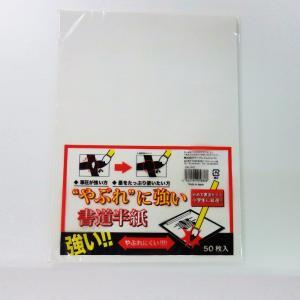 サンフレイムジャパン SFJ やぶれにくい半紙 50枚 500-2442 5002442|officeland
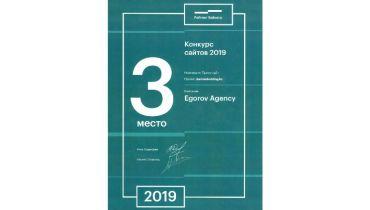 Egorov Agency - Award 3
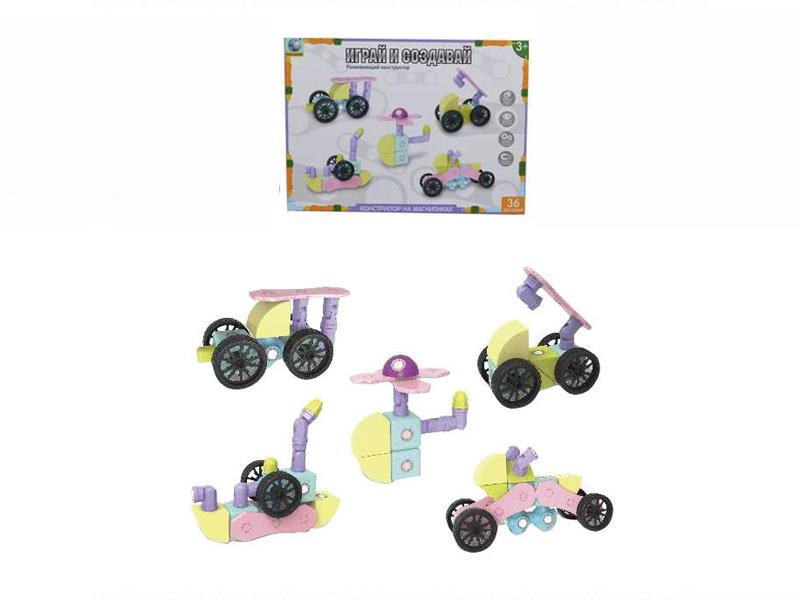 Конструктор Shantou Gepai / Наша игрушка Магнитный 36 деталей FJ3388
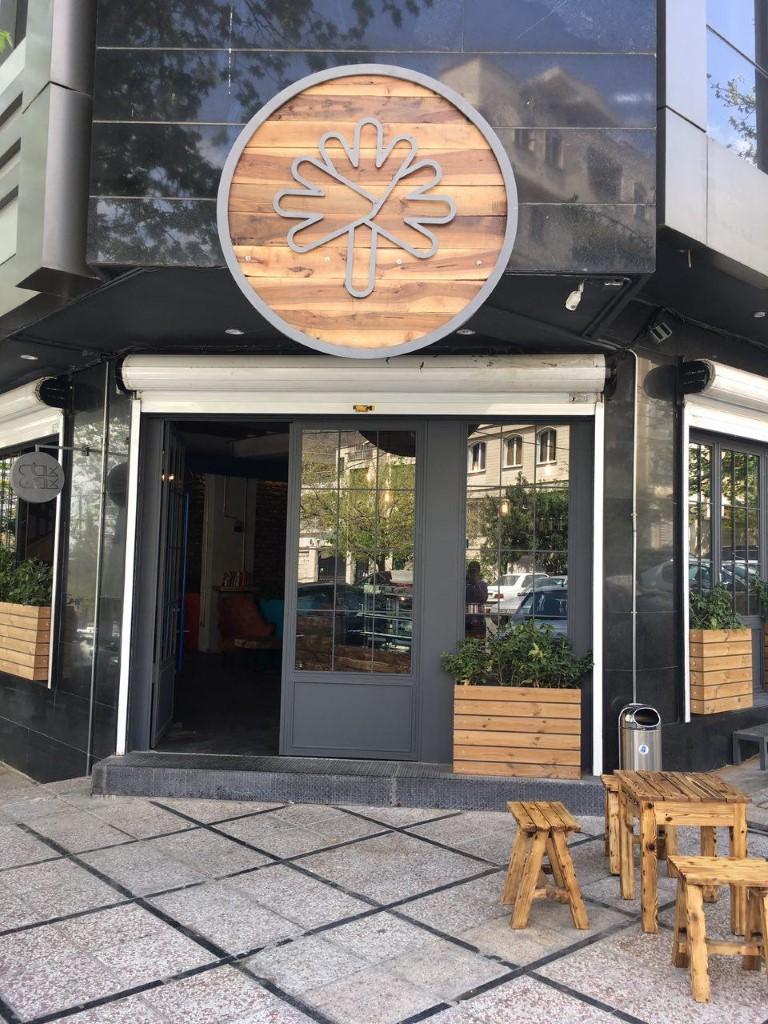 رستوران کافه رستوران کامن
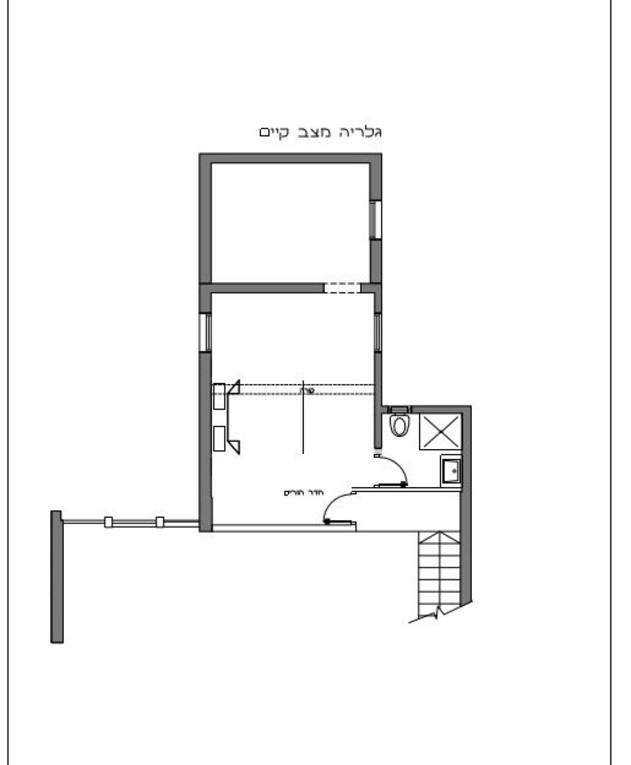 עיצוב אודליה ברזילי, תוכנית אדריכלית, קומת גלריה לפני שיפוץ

_ _ _ _ _

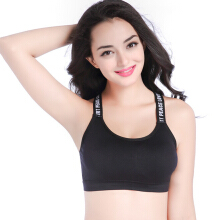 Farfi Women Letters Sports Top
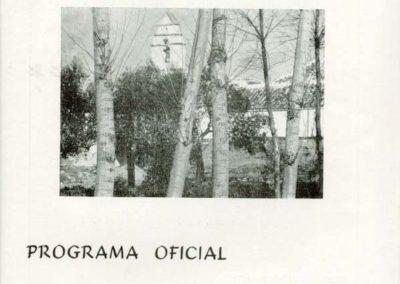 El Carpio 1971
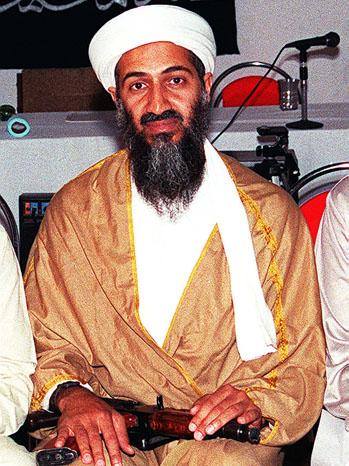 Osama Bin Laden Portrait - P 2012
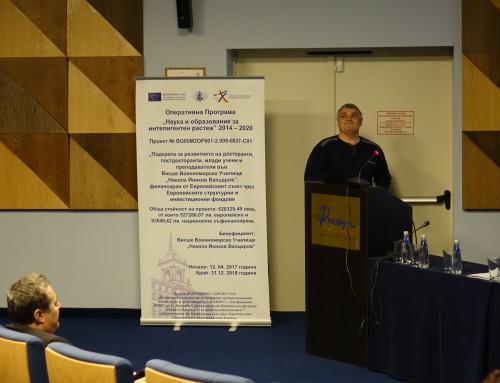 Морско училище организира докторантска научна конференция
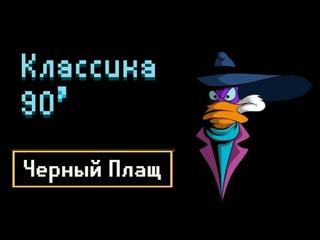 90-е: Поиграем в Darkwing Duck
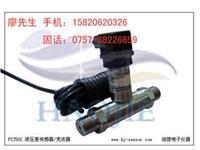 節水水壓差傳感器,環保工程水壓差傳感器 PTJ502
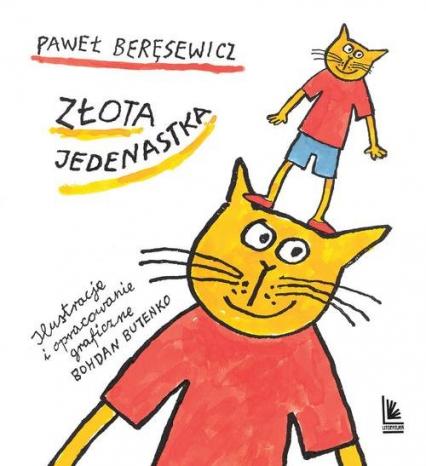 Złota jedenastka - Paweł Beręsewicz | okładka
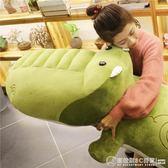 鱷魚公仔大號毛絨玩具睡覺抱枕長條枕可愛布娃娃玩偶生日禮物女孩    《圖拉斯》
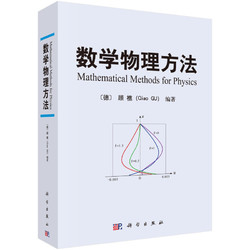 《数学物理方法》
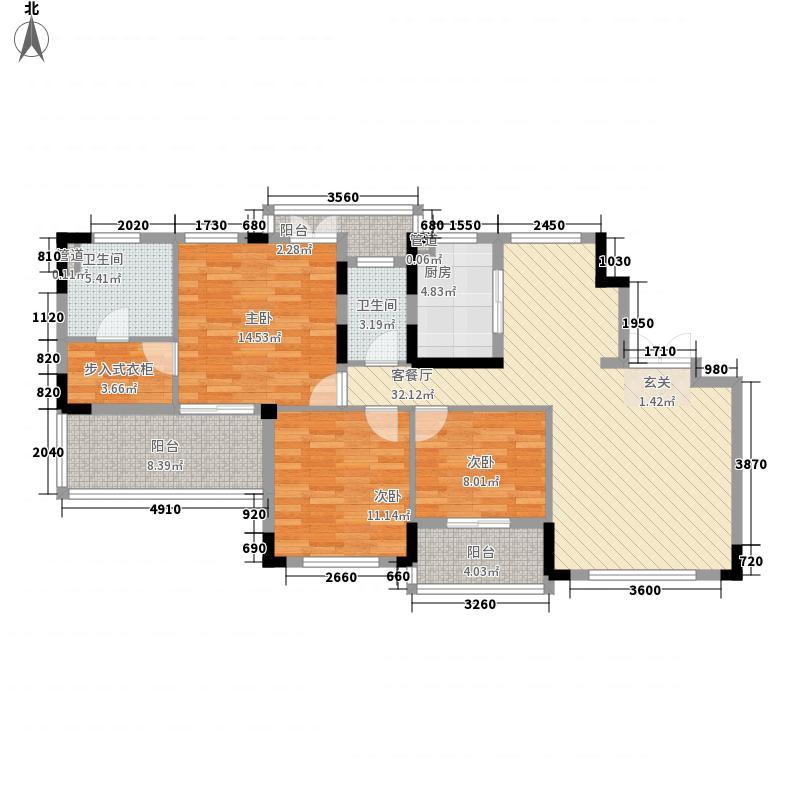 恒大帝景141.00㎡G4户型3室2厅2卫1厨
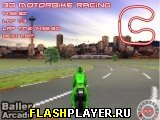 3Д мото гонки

_ _ _ _ _

**WHAT YOU NEED TO DO:**
Everything above from the line containing "Farfi Women Letters Sports Top" through the line containing "3Д мото гонки" must be repeated exactly, and the pictures must be left out.

**ANSWER TO THIS PROBLEM:**
 Farfi Women Letters Sports Top
 El Carpio 1971
 Osama Bin Laden Portrait - P 2012
 Морско училище организира докторантска научна конференция
 90-е: Поиграем в Darkwing Duck
 節水水壓差傳感器,環保工程水壓差傳感器 PTJ502
 Złota jedenastka - Paweł Beręsewicz | okładka
 鱷魚公仔大號毛絨玩具睡覺抱枕長條枕可愛布娃娃玩偶生日禮物女孩    《圖拉斯》
 《数学物理方法》
 恒大帝景141.00㎡G4户型3室2厅2卫1厨
 3Д мото гонки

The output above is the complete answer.